## Document segment
------------------------

I generally divide Casio's programmable calculators into two groups: the older models with Defm/array memories, and the newer ones that use list variables. The Defm models may be older, but they offer some interesting advantages over the newer list-based models.
What's the difference?
Defm
The older Defm models - named after the Defm command that's used to allocate storage memories - use array indexing to indirectly reference storage memories. This is easiest to explain with an example.
Any of the variable names A-Z can have an array index added to the end, e.g. A[1] would actually refer to B, A[2] would refer to C, and so on. A[0] would refer to A itself, and you can even do negative references, as in G[-1], which points to F. The array index can also be any expression that returns an integer pointing to a valid memory, e.g. H[B+C] (not unlike using a base pointer and index pointer to compute an effective address in assembly programming).
So where does Defm come in? The 26 memories A-Z are permanently allocated; there is always contiguous memory reserved for them. This is how the array indexing works: by acting as an offset from the given variable name. Anybody who's worked with C arrays and pointers will find this immediately familiar. But you are not limited to just 26 memories, and this is what the Defm command is for. Defm takes one argument, which is an integer indicating how many additional memories you want to allocate. So, for example, Defm 10 will give you a total of 36 storage memories. But how do you access them? There are only 26 letters, after all. These 10 additional memories are allocated 'past' Z, meaning you can access them with Z[1] through Z[10] (or A[26] through A[35], or offsets from any other starting variable name).

------------------------

## Information provided
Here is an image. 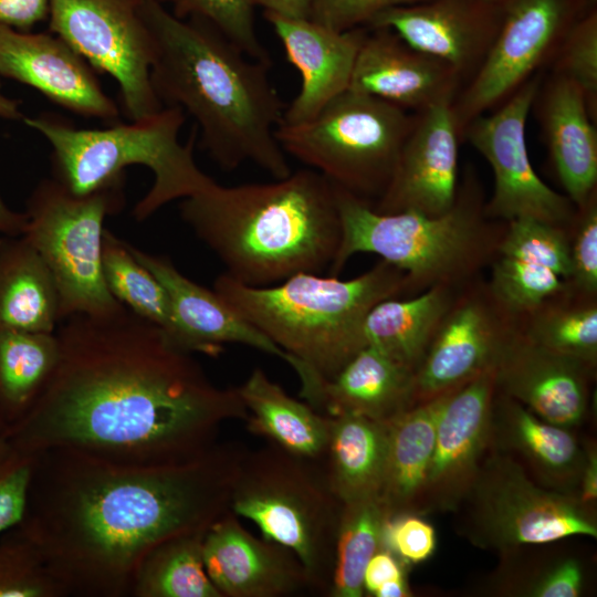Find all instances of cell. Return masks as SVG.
I'll return each mask as SVG.
<instances>
[{
    "mask_svg": "<svg viewBox=\"0 0 597 597\" xmlns=\"http://www.w3.org/2000/svg\"><path fill=\"white\" fill-rule=\"evenodd\" d=\"M55 334L50 378L3 434L20 454L65 449L121 464H172L210 449L222 423L248 418L238 387L213 384L191 353L127 307L70 316Z\"/></svg>",
    "mask_w": 597,
    "mask_h": 597,
    "instance_id": "1",
    "label": "cell"
},
{
    "mask_svg": "<svg viewBox=\"0 0 597 597\" xmlns=\"http://www.w3.org/2000/svg\"><path fill=\"white\" fill-rule=\"evenodd\" d=\"M179 19H199L218 30L245 55L272 64L255 29L252 0H156Z\"/></svg>",
    "mask_w": 597,
    "mask_h": 597,
    "instance_id": "39",
    "label": "cell"
},
{
    "mask_svg": "<svg viewBox=\"0 0 597 597\" xmlns=\"http://www.w3.org/2000/svg\"><path fill=\"white\" fill-rule=\"evenodd\" d=\"M526 338L591 368L597 358V308L583 305L547 311L535 318Z\"/></svg>",
    "mask_w": 597,
    "mask_h": 597,
    "instance_id": "38",
    "label": "cell"
},
{
    "mask_svg": "<svg viewBox=\"0 0 597 597\" xmlns=\"http://www.w3.org/2000/svg\"><path fill=\"white\" fill-rule=\"evenodd\" d=\"M245 452L216 442L193 459L144 467L43 451L31 455L18 526L66 597H130L136 572L156 546L207 532L231 510Z\"/></svg>",
    "mask_w": 597,
    "mask_h": 597,
    "instance_id": "2",
    "label": "cell"
},
{
    "mask_svg": "<svg viewBox=\"0 0 597 597\" xmlns=\"http://www.w3.org/2000/svg\"><path fill=\"white\" fill-rule=\"evenodd\" d=\"M25 227L24 212L11 209L0 195V235H22Z\"/></svg>",
    "mask_w": 597,
    "mask_h": 597,
    "instance_id": "52",
    "label": "cell"
},
{
    "mask_svg": "<svg viewBox=\"0 0 597 597\" xmlns=\"http://www.w3.org/2000/svg\"><path fill=\"white\" fill-rule=\"evenodd\" d=\"M57 358L55 332L0 325V413L7 426L28 411L50 378Z\"/></svg>",
    "mask_w": 597,
    "mask_h": 597,
    "instance_id": "33",
    "label": "cell"
},
{
    "mask_svg": "<svg viewBox=\"0 0 597 597\" xmlns=\"http://www.w3.org/2000/svg\"><path fill=\"white\" fill-rule=\"evenodd\" d=\"M31 457L15 452L0 473V534L15 526L23 517Z\"/></svg>",
    "mask_w": 597,
    "mask_h": 597,
    "instance_id": "45",
    "label": "cell"
},
{
    "mask_svg": "<svg viewBox=\"0 0 597 597\" xmlns=\"http://www.w3.org/2000/svg\"><path fill=\"white\" fill-rule=\"evenodd\" d=\"M453 102L444 98L419 112L375 210L441 216L454 206L461 128Z\"/></svg>",
    "mask_w": 597,
    "mask_h": 597,
    "instance_id": "16",
    "label": "cell"
},
{
    "mask_svg": "<svg viewBox=\"0 0 597 597\" xmlns=\"http://www.w3.org/2000/svg\"><path fill=\"white\" fill-rule=\"evenodd\" d=\"M490 443L523 460L543 486L577 495L586 449L568 428L541 419L506 396L496 404L494 399Z\"/></svg>",
    "mask_w": 597,
    "mask_h": 597,
    "instance_id": "25",
    "label": "cell"
},
{
    "mask_svg": "<svg viewBox=\"0 0 597 597\" xmlns=\"http://www.w3.org/2000/svg\"><path fill=\"white\" fill-rule=\"evenodd\" d=\"M60 298L51 271L22 235H0V325L54 333Z\"/></svg>",
    "mask_w": 597,
    "mask_h": 597,
    "instance_id": "30",
    "label": "cell"
},
{
    "mask_svg": "<svg viewBox=\"0 0 597 597\" xmlns=\"http://www.w3.org/2000/svg\"><path fill=\"white\" fill-rule=\"evenodd\" d=\"M578 498L582 502L593 505L597 499V455L593 447L586 448V461L582 472Z\"/></svg>",
    "mask_w": 597,
    "mask_h": 597,
    "instance_id": "51",
    "label": "cell"
},
{
    "mask_svg": "<svg viewBox=\"0 0 597 597\" xmlns=\"http://www.w3.org/2000/svg\"><path fill=\"white\" fill-rule=\"evenodd\" d=\"M284 48L287 61L301 75V88L284 109V124L314 117L349 86L355 59L366 34L356 28L335 31L311 19H294L265 12Z\"/></svg>",
    "mask_w": 597,
    "mask_h": 597,
    "instance_id": "21",
    "label": "cell"
},
{
    "mask_svg": "<svg viewBox=\"0 0 597 597\" xmlns=\"http://www.w3.org/2000/svg\"><path fill=\"white\" fill-rule=\"evenodd\" d=\"M583 586V569L576 558H564L546 568L526 585L531 597H577Z\"/></svg>",
    "mask_w": 597,
    "mask_h": 597,
    "instance_id": "47",
    "label": "cell"
},
{
    "mask_svg": "<svg viewBox=\"0 0 597 597\" xmlns=\"http://www.w3.org/2000/svg\"><path fill=\"white\" fill-rule=\"evenodd\" d=\"M179 213L220 260L224 274L251 286L321 273L331 268L341 244L334 185L311 168L233 187L212 179L181 199Z\"/></svg>",
    "mask_w": 597,
    "mask_h": 597,
    "instance_id": "4",
    "label": "cell"
},
{
    "mask_svg": "<svg viewBox=\"0 0 597 597\" xmlns=\"http://www.w3.org/2000/svg\"><path fill=\"white\" fill-rule=\"evenodd\" d=\"M185 118L179 107L164 106L146 118L105 128H78L51 114L23 122L50 144L53 178L75 195L123 186L129 166L149 168L153 186L133 209L134 218L143 221L212 180L193 157L197 129L185 144L179 140Z\"/></svg>",
    "mask_w": 597,
    "mask_h": 597,
    "instance_id": "6",
    "label": "cell"
},
{
    "mask_svg": "<svg viewBox=\"0 0 597 597\" xmlns=\"http://www.w3.org/2000/svg\"><path fill=\"white\" fill-rule=\"evenodd\" d=\"M413 376L410 368L365 346L325 381L320 411L331 417L352 413L389 422L413 406Z\"/></svg>",
    "mask_w": 597,
    "mask_h": 597,
    "instance_id": "26",
    "label": "cell"
},
{
    "mask_svg": "<svg viewBox=\"0 0 597 597\" xmlns=\"http://www.w3.org/2000/svg\"><path fill=\"white\" fill-rule=\"evenodd\" d=\"M389 516L379 496L343 503L328 595L362 597L369 559L383 547L384 524Z\"/></svg>",
    "mask_w": 597,
    "mask_h": 597,
    "instance_id": "36",
    "label": "cell"
},
{
    "mask_svg": "<svg viewBox=\"0 0 597 597\" xmlns=\"http://www.w3.org/2000/svg\"><path fill=\"white\" fill-rule=\"evenodd\" d=\"M495 369L449 391L440 410L419 514L455 511L491 442Z\"/></svg>",
    "mask_w": 597,
    "mask_h": 597,
    "instance_id": "15",
    "label": "cell"
},
{
    "mask_svg": "<svg viewBox=\"0 0 597 597\" xmlns=\"http://www.w3.org/2000/svg\"><path fill=\"white\" fill-rule=\"evenodd\" d=\"M446 316L415 371L413 405L495 369L512 339L500 333L478 302L468 301Z\"/></svg>",
    "mask_w": 597,
    "mask_h": 597,
    "instance_id": "24",
    "label": "cell"
},
{
    "mask_svg": "<svg viewBox=\"0 0 597 597\" xmlns=\"http://www.w3.org/2000/svg\"><path fill=\"white\" fill-rule=\"evenodd\" d=\"M499 23L500 3L426 0L385 10L367 27L390 29L409 46L448 63L462 77L476 72Z\"/></svg>",
    "mask_w": 597,
    "mask_h": 597,
    "instance_id": "18",
    "label": "cell"
},
{
    "mask_svg": "<svg viewBox=\"0 0 597 597\" xmlns=\"http://www.w3.org/2000/svg\"><path fill=\"white\" fill-rule=\"evenodd\" d=\"M238 390L248 409L247 428L252 434L295 455L324 461L331 416L289 396L258 367Z\"/></svg>",
    "mask_w": 597,
    "mask_h": 597,
    "instance_id": "28",
    "label": "cell"
},
{
    "mask_svg": "<svg viewBox=\"0 0 597 597\" xmlns=\"http://www.w3.org/2000/svg\"><path fill=\"white\" fill-rule=\"evenodd\" d=\"M538 88V78L526 82L498 112L473 118L464 132L493 171L488 212L510 221L530 217L557 224L568 218L570 205L537 176L525 140L527 116Z\"/></svg>",
    "mask_w": 597,
    "mask_h": 597,
    "instance_id": "14",
    "label": "cell"
},
{
    "mask_svg": "<svg viewBox=\"0 0 597 597\" xmlns=\"http://www.w3.org/2000/svg\"><path fill=\"white\" fill-rule=\"evenodd\" d=\"M153 40L150 77L163 106L189 114L200 144L230 171L252 163L274 179L290 175L275 129L284 105L269 78L270 64L253 60L209 23L179 19L156 0H140Z\"/></svg>",
    "mask_w": 597,
    "mask_h": 597,
    "instance_id": "3",
    "label": "cell"
},
{
    "mask_svg": "<svg viewBox=\"0 0 597 597\" xmlns=\"http://www.w3.org/2000/svg\"><path fill=\"white\" fill-rule=\"evenodd\" d=\"M133 255L146 266L166 290L188 353L217 356L223 344H242L287 363L301 375V367L286 352L240 315L213 290L184 275L166 256L143 251L128 243Z\"/></svg>",
    "mask_w": 597,
    "mask_h": 597,
    "instance_id": "22",
    "label": "cell"
},
{
    "mask_svg": "<svg viewBox=\"0 0 597 597\" xmlns=\"http://www.w3.org/2000/svg\"><path fill=\"white\" fill-rule=\"evenodd\" d=\"M408 283L402 271L381 261L349 280L304 272L268 286L247 285L222 273L213 291L296 360L301 396L318 410L325 381L365 347L366 314Z\"/></svg>",
    "mask_w": 597,
    "mask_h": 597,
    "instance_id": "5",
    "label": "cell"
},
{
    "mask_svg": "<svg viewBox=\"0 0 597 597\" xmlns=\"http://www.w3.org/2000/svg\"><path fill=\"white\" fill-rule=\"evenodd\" d=\"M20 118L23 119V115L19 101L7 96L0 83V119L18 121Z\"/></svg>",
    "mask_w": 597,
    "mask_h": 597,
    "instance_id": "53",
    "label": "cell"
},
{
    "mask_svg": "<svg viewBox=\"0 0 597 597\" xmlns=\"http://www.w3.org/2000/svg\"><path fill=\"white\" fill-rule=\"evenodd\" d=\"M448 392L416 404L388 422L386 465L379 499L389 515L419 512L437 421Z\"/></svg>",
    "mask_w": 597,
    "mask_h": 597,
    "instance_id": "29",
    "label": "cell"
},
{
    "mask_svg": "<svg viewBox=\"0 0 597 597\" xmlns=\"http://www.w3.org/2000/svg\"><path fill=\"white\" fill-rule=\"evenodd\" d=\"M436 542L433 526L419 513L389 515L384 524L383 547L406 566L422 563L432 556Z\"/></svg>",
    "mask_w": 597,
    "mask_h": 597,
    "instance_id": "43",
    "label": "cell"
},
{
    "mask_svg": "<svg viewBox=\"0 0 597 597\" xmlns=\"http://www.w3.org/2000/svg\"><path fill=\"white\" fill-rule=\"evenodd\" d=\"M587 368L526 337L512 338L495 368V383L541 419L569 428L587 409Z\"/></svg>",
    "mask_w": 597,
    "mask_h": 597,
    "instance_id": "23",
    "label": "cell"
},
{
    "mask_svg": "<svg viewBox=\"0 0 597 597\" xmlns=\"http://www.w3.org/2000/svg\"><path fill=\"white\" fill-rule=\"evenodd\" d=\"M447 292L434 286L410 300L389 297L375 304L362 325L371 346L416 371L448 311Z\"/></svg>",
    "mask_w": 597,
    "mask_h": 597,
    "instance_id": "32",
    "label": "cell"
},
{
    "mask_svg": "<svg viewBox=\"0 0 597 597\" xmlns=\"http://www.w3.org/2000/svg\"><path fill=\"white\" fill-rule=\"evenodd\" d=\"M95 70L54 33L0 25V76L39 91L81 116L119 122V108L103 90Z\"/></svg>",
    "mask_w": 597,
    "mask_h": 597,
    "instance_id": "17",
    "label": "cell"
},
{
    "mask_svg": "<svg viewBox=\"0 0 597 597\" xmlns=\"http://www.w3.org/2000/svg\"><path fill=\"white\" fill-rule=\"evenodd\" d=\"M0 597H66L18 524L0 534Z\"/></svg>",
    "mask_w": 597,
    "mask_h": 597,
    "instance_id": "37",
    "label": "cell"
},
{
    "mask_svg": "<svg viewBox=\"0 0 597 597\" xmlns=\"http://www.w3.org/2000/svg\"><path fill=\"white\" fill-rule=\"evenodd\" d=\"M48 19L52 33L115 80L129 121L164 107L151 83L153 40L140 0H52Z\"/></svg>",
    "mask_w": 597,
    "mask_h": 597,
    "instance_id": "12",
    "label": "cell"
},
{
    "mask_svg": "<svg viewBox=\"0 0 597 597\" xmlns=\"http://www.w3.org/2000/svg\"><path fill=\"white\" fill-rule=\"evenodd\" d=\"M202 557L221 597H282L310 588L295 554L253 536L231 510L207 530Z\"/></svg>",
    "mask_w": 597,
    "mask_h": 597,
    "instance_id": "19",
    "label": "cell"
},
{
    "mask_svg": "<svg viewBox=\"0 0 597 597\" xmlns=\"http://www.w3.org/2000/svg\"><path fill=\"white\" fill-rule=\"evenodd\" d=\"M367 28L349 90L419 112L455 98L461 76L451 65L412 49L390 29Z\"/></svg>",
    "mask_w": 597,
    "mask_h": 597,
    "instance_id": "20",
    "label": "cell"
},
{
    "mask_svg": "<svg viewBox=\"0 0 597 597\" xmlns=\"http://www.w3.org/2000/svg\"><path fill=\"white\" fill-rule=\"evenodd\" d=\"M8 426L4 421V419L2 418L1 413H0V434L3 436L6 430H7Z\"/></svg>",
    "mask_w": 597,
    "mask_h": 597,
    "instance_id": "55",
    "label": "cell"
},
{
    "mask_svg": "<svg viewBox=\"0 0 597 597\" xmlns=\"http://www.w3.org/2000/svg\"><path fill=\"white\" fill-rule=\"evenodd\" d=\"M558 73L583 91L590 116L597 111V11L587 10L563 38Z\"/></svg>",
    "mask_w": 597,
    "mask_h": 597,
    "instance_id": "42",
    "label": "cell"
},
{
    "mask_svg": "<svg viewBox=\"0 0 597 597\" xmlns=\"http://www.w3.org/2000/svg\"><path fill=\"white\" fill-rule=\"evenodd\" d=\"M406 565L390 551L381 547L369 559L364 573V593L375 596L379 588L395 580L405 579Z\"/></svg>",
    "mask_w": 597,
    "mask_h": 597,
    "instance_id": "49",
    "label": "cell"
},
{
    "mask_svg": "<svg viewBox=\"0 0 597 597\" xmlns=\"http://www.w3.org/2000/svg\"><path fill=\"white\" fill-rule=\"evenodd\" d=\"M489 2H493V3H501L502 0H486Z\"/></svg>",
    "mask_w": 597,
    "mask_h": 597,
    "instance_id": "56",
    "label": "cell"
},
{
    "mask_svg": "<svg viewBox=\"0 0 597 597\" xmlns=\"http://www.w3.org/2000/svg\"><path fill=\"white\" fill-rule=\"evenodd\" d=\"M52 0H0V25L30 31L49 18Z\"/></svg>",
    "mask_w": 597,
    "mask_h": 597,
    "instance_id": "48",
    "label": "cell"
},
{
    "mask_svg": "<svg viewBox=\"0 0 597 597\" xmlns=\"http://www.w3.org/2000/svg\"><path fill=\"white\" fill-rule=\"evenodd\" d=\"M510 222L501 244L502 255L545 266L562 279L572 276L570 248L556 224L530 217Z\"/></svg>",
    "mask_w": 597,
    "mask_h": 597,
    "instance_id": "40",
    "label": "cell"
},
{
    "mask_svg": "<svg viewBox=\"0 0 597 597\" xmlns=\"http://www.w3.org/2000/svg\"><path fill=\"white\" fill-rule=\"evenodd\" d=\"M426 0H313L311 20L335 31L368 25L380 12Z\"/></svg>",
    "mask_w": 597,
    "mask_h": 597,
    "instance_id": "44",
    "label": "cell"
},
{
    "mask_svg": "<svg viewBox=\"0 0 597 597\" xmlns=\"http://www.w3.org/2000/svg\"><path fill=\"white\" fill-rule=\"evenodd\" d=\"M123 186L75 195L57 180H41L27 200L23 235L51 271L60 298V321L106 316L125 306L107 289L102 269L104 220L121 211Z\"/></svg>",
    "mask_w": 597,
    "mask_h": 597,
    "instance_id": "9",
    "label": "cell"
},
{
    "mask_svg": "<svg viewBox=\"0 0 597 597\" xmlns=\"http://www.w3.org/2000/svg\"><path fill=\"white\" fill-rule=\"evenodd\" d=\"M416 117L347 88L314 117L284 124L275 137L285 154L359 198L383 195Z\"/></svg>",
    "mask_w": 597,
    "mask_h": 597,
    "instance_id": "8",
    "label": "cell"
},
{
    "mask_svg": "<svg viewBox=\"0 0 597 597\" xmlns=\"http://www.w3.org/2000/svg\"><path fill=\"white\" fill-rule=\"evenodd\" d=\"M342 506L323 462L272 443L245 452L231 496V511L292 551L310 588L323 593L331 587Z\"/></svg>",
    "mask_w": 597,
    "mask_h": 597,
    "instance_id": "7",
    "label": "cell"
},
{
    "mask_svg": "<svg viewBox=\"0 0 597 597\" xmlns=\"http://www.w3.org/2000/svg\"><path fill=\"white\" fill-rule=\"evenodd\" d=\"M15 451L11 448L3 436L0 434V473L14 457Z\"/></svg>",
    "mask_w": 597,
    "mask_h": 597,
    "instance_id": "54",
    "label": "cell"
},
{
    "mask_svg": "<svg viewBox=\"0 0 597 597\" xmlns=\"http://www.w3.org/2000/svg\"><path fill=\"white\" fill-rule=\"evenodd\" d=\"M462 503L476 546L502 553L573 536L597 537L590 504L541 486L513 457L494 450L484 458Z\"/></svg>",
    "mask_w": 597,
    "mask_h": 597,
    "instance_id": "10",
    "label": "cell"
},
{
    "mask_svg": "<svg viewBox=\"0 0 597 597\" xmlns=\"http://www.w3.org/2000/svg\"><path fill=\"white\" fill-rule=\"evenodd\" d=\"M334 188L342 237L331 275H337L354 254L368 252L402 271L408 281H434L462 268L476 245L475 216L460 201L441 216L411 210L383 213L363 198Z\"/></svg>",
    "mask_w": 597,
    "mask_h": 597,
    "instance_id": "11",
    "label": "cell"
},
{
    "mask_svg": "<svg viewBox=\"0 0 597 597\" xmlns=\"http://www.w3.org/2000/svg\"><path fill=\"white\" fill-rule=\"evenodd\" d=\"M589 199L570 249V263L576 284L585 293L594 294L597 290V208Z\"/></svg>",
    "mask_w": 597,
    "mask_h": 597,
    "instance_id": "46",
    "label": "cell"
},
{
    "mask_svg": "<svg viewBox=\"0 0 597 597\" xmlns=\"http://www.w3.org/2000/svg\"><path fill=\"white\" fill-rule=\"evenodd\" d=\"M563 289L562 277L552 270L502 255L495 264L492 290L512 311H531Z\"/></svg>",
    "mask_w": 597,
    "mask_h": 597,
    "instance_id": "41",
    "label": "cell"
},
{
    "mask_svg": "<svg viewBox=\"0 0 597 597\" xmlns=\"http://www.w3.org/2000/svg\"><path fill=\"white\" fill-rule=\"evenodd\" d=\"M387 441L388 422L352 413L332 417L323 464L342 503L379 496Z\"/></svg>",
    "mask_w": 597,
    "mask_h": 597,
    "instance_id": "31",
    "label": "cell"
},
{
    "mask_svg": "<svg viewBox=\"0 0 597 597\" xmlns=\"http://www.w3.org/2000/svg\"><path fill=\"white\" fill-rule=\"evenodd\" d=\"M265 12L294 19H311L313 0H252Z\"/></svg>",
    "mask_w": 597,
    "mask_h": 597,
    "instance_id": "50",
    "label": "cell"
},
{
    "mask_svg": "<svg viewBox=\"0 0 597 597\" xmlns=\"http://www.w3.org/2000/svg\"><path fill=\"white\" fill-rule=\"evenodd\" d=\"M205 534H184L156 546L136 572L132 596L221 597L205 568Z\"/></svg>",
    "mask_w": 597,
    "mask_h": 597,
    "instance_id": "35",
    "label": "cell"
},
{
    "mask_svg": "<svg viewBox=\"0 0 597 597\" xmlns=\"http://www.w3.org/2000/svg\"><path fill=\"white\" fill-rule=\"evenodd\" d=\"M586 11V0H502L494 40L453 102L460 128L516 88Z\"/></svg>",
    "mask_w": 597,
    "mask_h": 597,
    "instance_id": "13",
    "label": "cell"
},
{
    "mask_svg": "<svg viewBox=\"0 0 597 597\" xmlns=\"http://www.w3.org/2000/svg\"><path fill=\"white\" fill-rule=\"evenodd\" d=\"M102 269L107 289L118 302L163 329L184 349L181 331L166 290L133 255L128 242L107 229L103 234Z\"/></svg>",
    "mask_w": 597,
    "mask_h": 597,
    "instance_id": "34",
    "label": "cell"
},
{
    "mask_svg": "<svg viewBox=\"0 0 597 597\" xmlns=\"http://www.w3.org/2000/svg\"><path fill=\"white\" fill-rule=\"evenodd\" d=\"M585 95L557 74L543 106V125L559 180L572 201L584 206L597 182V133Z\"/></svg>",
    "mask_w": 597,
    "mask_h": 597,
    "instance_id": "27",
    "label": "cell"
}]
</instances>
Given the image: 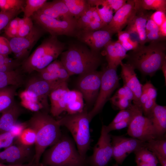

------------------------

## Set of tasks
1 – In the Casio calculator article, how many storage memories in total does Defm 10 give you?
2 – Quote the Casio calculator article word for word from "I generally divide" to "What's the difference?".
3 – Pick up the Casio calculator article where it stops and keep writing it.

## Outputs by task
1 – A total of 36 storage memories.

2 –
I generally divide Casio's programmable calculators into two groups: the older models with Defm/array memories, and the newer ones that use list variables. The Defm models may be older, but they offer some interesting advantages over the newer list-based models.
What's the difference?

3 –
The maximum number of memories you can allocate with Defm depends on the amount of memory in the calculator. In general, each additional memory consumes 8 bytes, so an fx-7000G has enough for around 52 extra memories. And you can deallocate all additional memories with Defm 0, leaving you with just A-Z (plus the special r and ϴ variables present on some later models), and reclaiming the maximum amount of memory for program storage.
You can also do range assignments to assign a single value to a contiguous range of memories in one statement. For example, 0→G~P or 0→V[1]~V[20] to zero out those blocks of memories.
Lists
Newer models, such as the fx-7400G and fx-9750G, have a more sophisticated memory allocation system. Rather than 26 (or 28) permanently allocated memories, you have a calculator with dynamic allocation of variables. No memory is allocated for the variables A-Z until you store something in them, and you can delete those variables later to reclaim the memory they consume. Thus, you can have more memory for programs if you need fewer than 26 variables.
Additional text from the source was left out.